→ Problem to solve:
Where the string "camera" occurs in a line of the data below, that line should be copied.

_____

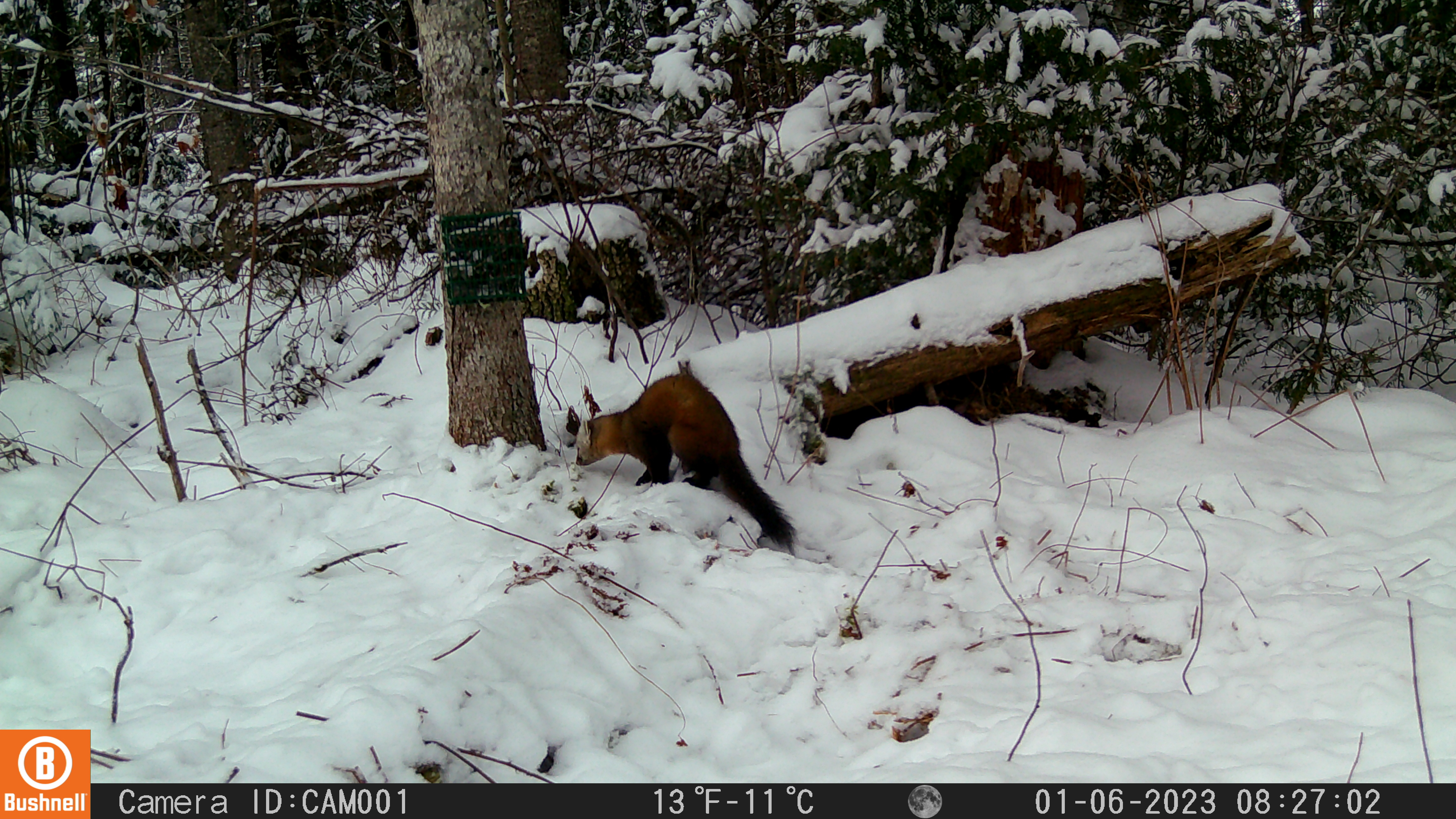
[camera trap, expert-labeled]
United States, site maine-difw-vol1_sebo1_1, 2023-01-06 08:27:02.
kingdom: Animalia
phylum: Chordata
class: Mammalia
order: Carnivora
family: Mustelidae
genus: Martes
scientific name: Martes americana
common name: american marten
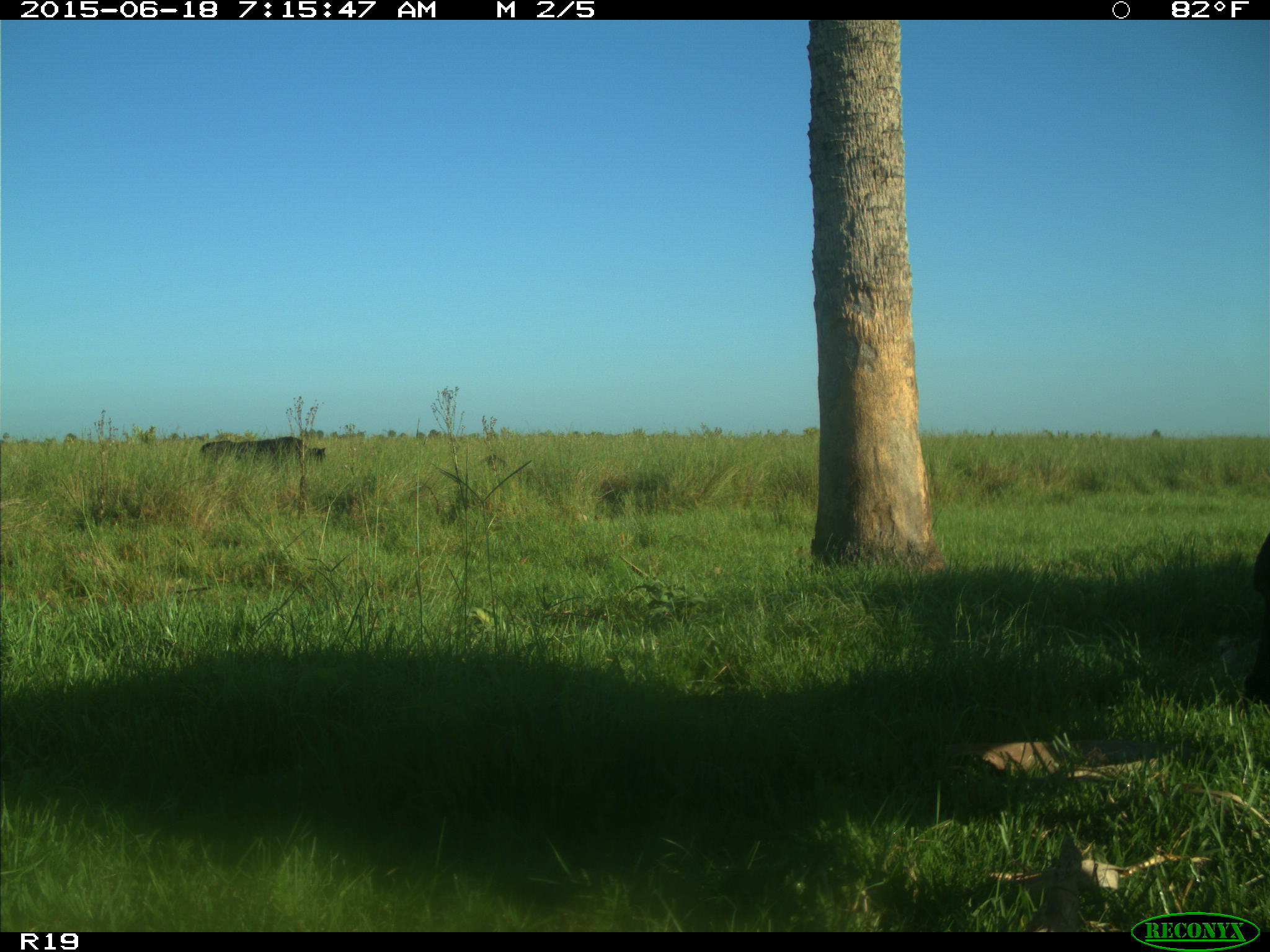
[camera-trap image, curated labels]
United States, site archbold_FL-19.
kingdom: Animalia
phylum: Chordata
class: Mammalia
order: Artiodactyla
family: Bovidae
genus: Bos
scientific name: Bos taurus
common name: domestic cow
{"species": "Bos taurus (domestic cow)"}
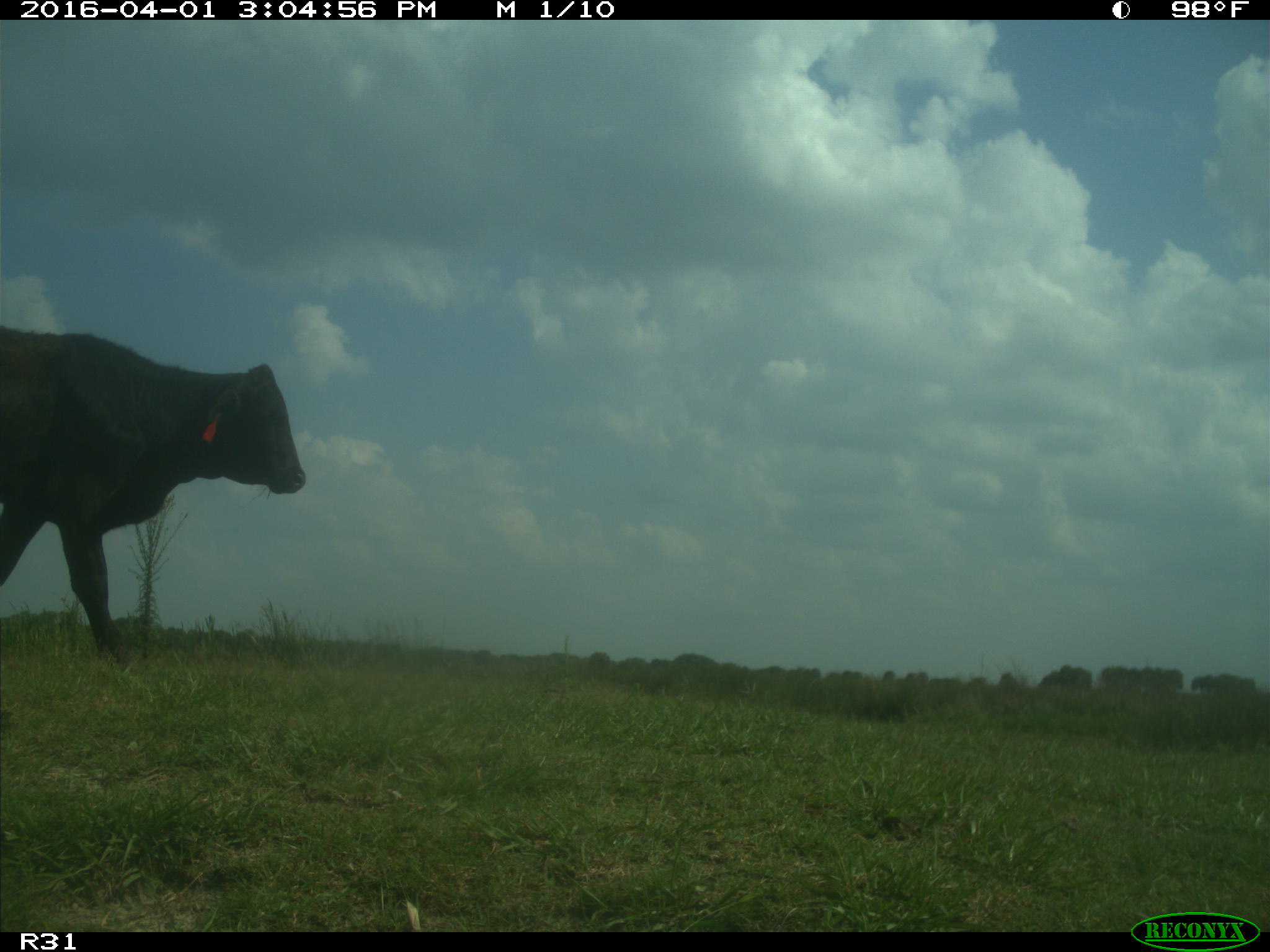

_____

→ Written response:
[camera trap, expert-labeled]
[camera-trap image, curated labels]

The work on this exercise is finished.